OrthoFinder was used to identify a different set of marker genes: orthologs identified from among the input taxa. The OrthoFinder analysis was run using DIAMOND for sequence similarity searching and the multiple sequence alignment method for tree reconstruction using MUSCLE and FastTree for reconstruction. The results were analyzed with KinFin v1.0 (Laetsch and Blaxter 2017) to obtain an orthogroup rarefaction plot by clade and Venny v2.1 (Oliveros 2015) was used to create Venn diagrams of orthogroup overlap between clades.
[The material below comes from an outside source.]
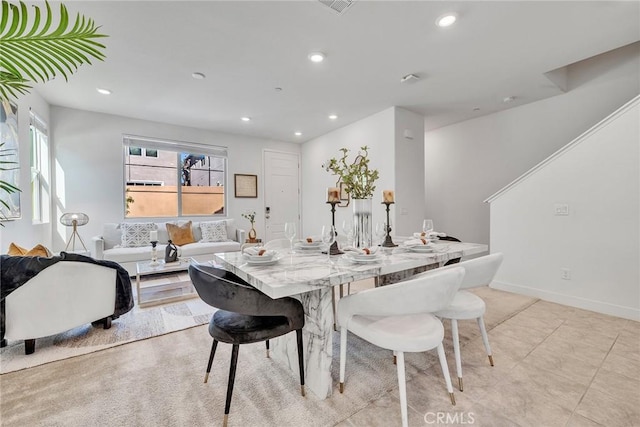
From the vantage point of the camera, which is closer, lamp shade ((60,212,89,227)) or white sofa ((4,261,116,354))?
white sofa ((4,261,116,354))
Supplementary Table S1, Supplementary Material online lists all isolates, including full coverage reference genomes, that were included in all analyses.
Supplementary Material
Supplementary data are available at Genome Biology and Evolution online (http://www.gbe.oxfordjournals.org/).
Acknowledgements
This work was supported by the National Science Foundation (DEB 1441677 to M.E.S.; DEB 1441715 to J.E.S.; DEB-1441604 to J.W.S.), the University of Florida Department of Plant Pathology and the Institute for Food and Agricultural Sciences, and the USDA-National Institute of Food and Agriculture (FLA-PLP-005289). The work (proposal 10.46936/10.25585/60001062) conducted by the U.S. Department of Energy Joint Genome Institute (https://ror.org/04xm1d337), a DOE Office of Science User Facility, is supported by the Office of Science of the U.S. Department of Energy under Contract No. DE-AC02–05CH11231. We would also like to thank undergraduate researchers who helped along the way: Sophia Torla, Adrian Emery, and Elizabeth Dautel.
Data Availability
All genome data have been deposited to Genbank (accession numbers in supplementary Table S1, Supplementary Material online) and R scripts and other analysis files are available at the Center for Open Science OSF site: DOI 10.17605/OSF.IO/6ZNP7. Cultures not already deposited in collections were submitted to the CBS (Centraal Bureau voor Schimmelcultures, Westerdijk Fungal Biodiversity Institute) collection.